After a month-long hiatus during Ramadan–when soap operas reign supreme– Lebanese TV has reverted to its default mode of political propaganda broadcasting, known locally as “talk shows.”
Much like the poorly-produced soap operas, the number of actors and scripts are limited. So instead offering anything particularly insightful or useful to the audience–like some substantive ground reporting–we are treated to the same faces of the same pundits employed by the same parties spewing two sides of the same propaganda coin.
And what better way to start this season of discontent than by interviewing supporters of the recent kidnapping of Turkish pilots:
I mean where else can you get a crowd to go on camera and openly support kidnapping?

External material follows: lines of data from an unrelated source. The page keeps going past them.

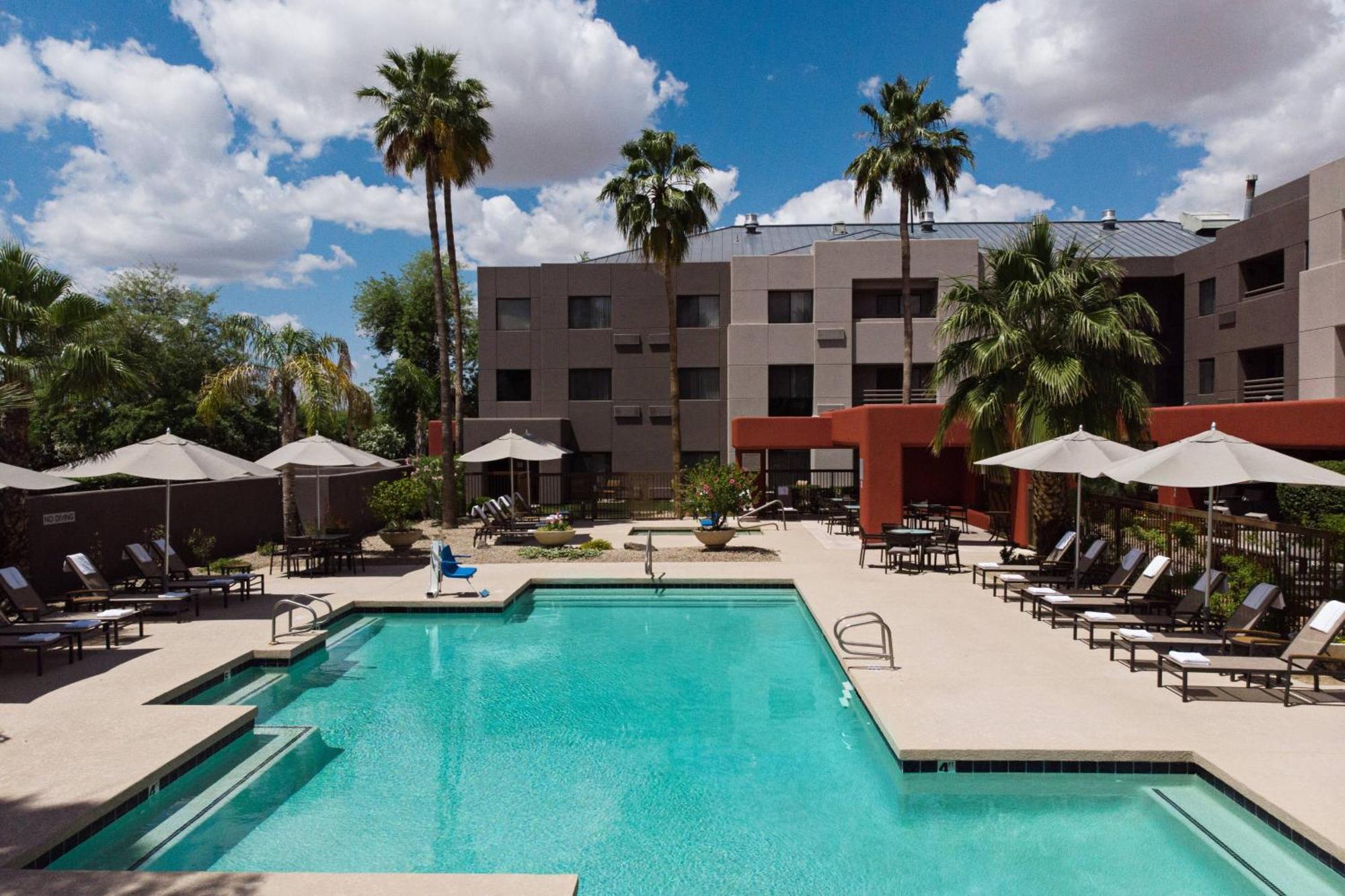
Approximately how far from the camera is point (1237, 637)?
890cm

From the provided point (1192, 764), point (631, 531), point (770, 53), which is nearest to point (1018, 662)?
point (1192, 764)

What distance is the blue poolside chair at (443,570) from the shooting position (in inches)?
547

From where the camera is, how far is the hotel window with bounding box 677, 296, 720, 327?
31859 millimetres

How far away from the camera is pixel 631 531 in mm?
23172

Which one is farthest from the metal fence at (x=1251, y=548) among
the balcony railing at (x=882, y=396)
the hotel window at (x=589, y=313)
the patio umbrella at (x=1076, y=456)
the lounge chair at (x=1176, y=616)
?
the hotel window at (x=589, y=313)

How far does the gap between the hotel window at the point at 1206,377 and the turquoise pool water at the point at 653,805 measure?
26086mm

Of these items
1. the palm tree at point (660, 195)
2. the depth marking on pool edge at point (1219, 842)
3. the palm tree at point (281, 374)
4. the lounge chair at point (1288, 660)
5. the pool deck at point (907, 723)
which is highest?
the palm tree at point (660, 195)

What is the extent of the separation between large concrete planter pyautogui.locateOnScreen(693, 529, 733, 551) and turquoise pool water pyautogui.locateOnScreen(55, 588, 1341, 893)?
8.94m

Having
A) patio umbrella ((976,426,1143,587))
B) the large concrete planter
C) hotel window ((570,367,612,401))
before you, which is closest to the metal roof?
hotel window ((570,367,612,401))

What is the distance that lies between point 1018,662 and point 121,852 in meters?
8.69

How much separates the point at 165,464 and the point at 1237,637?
14165 millimetres

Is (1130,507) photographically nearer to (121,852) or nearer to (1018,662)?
(1018,662)

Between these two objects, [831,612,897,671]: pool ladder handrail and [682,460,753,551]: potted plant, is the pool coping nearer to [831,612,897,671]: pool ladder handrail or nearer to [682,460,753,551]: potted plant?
[831,612,897,671]: pool ladder handrail

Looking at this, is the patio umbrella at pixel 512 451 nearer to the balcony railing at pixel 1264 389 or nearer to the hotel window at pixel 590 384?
the hotel window at pixel 590 384
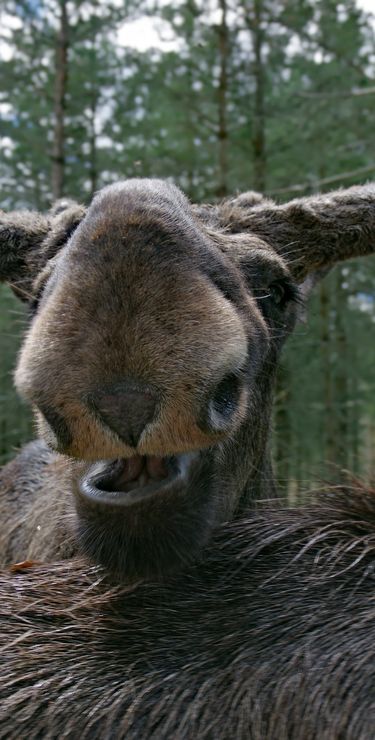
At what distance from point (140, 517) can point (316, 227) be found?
2.32 m

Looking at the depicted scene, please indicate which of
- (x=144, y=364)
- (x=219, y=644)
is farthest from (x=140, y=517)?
(x=144, y=364)

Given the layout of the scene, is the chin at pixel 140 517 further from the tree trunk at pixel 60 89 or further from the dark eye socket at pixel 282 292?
the tree trunk at pixel 60 89

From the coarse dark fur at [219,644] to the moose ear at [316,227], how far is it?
1.67m

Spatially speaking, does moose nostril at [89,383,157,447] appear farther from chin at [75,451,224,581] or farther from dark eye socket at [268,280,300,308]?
dark eye socket at [268,280,300,308]

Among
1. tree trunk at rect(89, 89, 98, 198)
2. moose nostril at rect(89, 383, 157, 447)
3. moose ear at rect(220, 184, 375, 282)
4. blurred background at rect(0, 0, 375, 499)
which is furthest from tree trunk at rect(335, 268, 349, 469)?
moose nostril at rect(89, 383, 157, 447)

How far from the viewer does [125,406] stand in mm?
1859

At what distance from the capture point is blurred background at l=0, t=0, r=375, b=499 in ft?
51.4

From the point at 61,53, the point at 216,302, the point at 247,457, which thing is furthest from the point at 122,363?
the point at 61,53

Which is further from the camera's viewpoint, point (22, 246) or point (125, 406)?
point (22, 246)

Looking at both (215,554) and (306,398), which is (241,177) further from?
(215,554)

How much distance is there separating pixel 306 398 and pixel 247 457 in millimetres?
19711

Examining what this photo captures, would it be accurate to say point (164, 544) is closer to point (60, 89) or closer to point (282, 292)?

Actually this could be a fascinating topic to explore, raising a number of deep post-war issues Lebanese need to reconcile with. But bringing on two guests to play tennis with propaganda will not get us any closer.
Instead of looking at local issues and local decision-makers–such as the limitations of policing, law enforcement and judicial accountability– both guests will earn their paychecks by diverting attention to vague, intangible conspiracies– such as “what they (i.e. Saudi Arabia, Iran, the Sunnis, the Shia, the Christians, the Druze) want Lebanon to be.”
Keeping it vague means zero accountability and zero reporting. Less aggravation for everyone–except the viewer of course, who will turn off his or her television hours later having gained more frustration than knowledge and full of regret over the time wasted.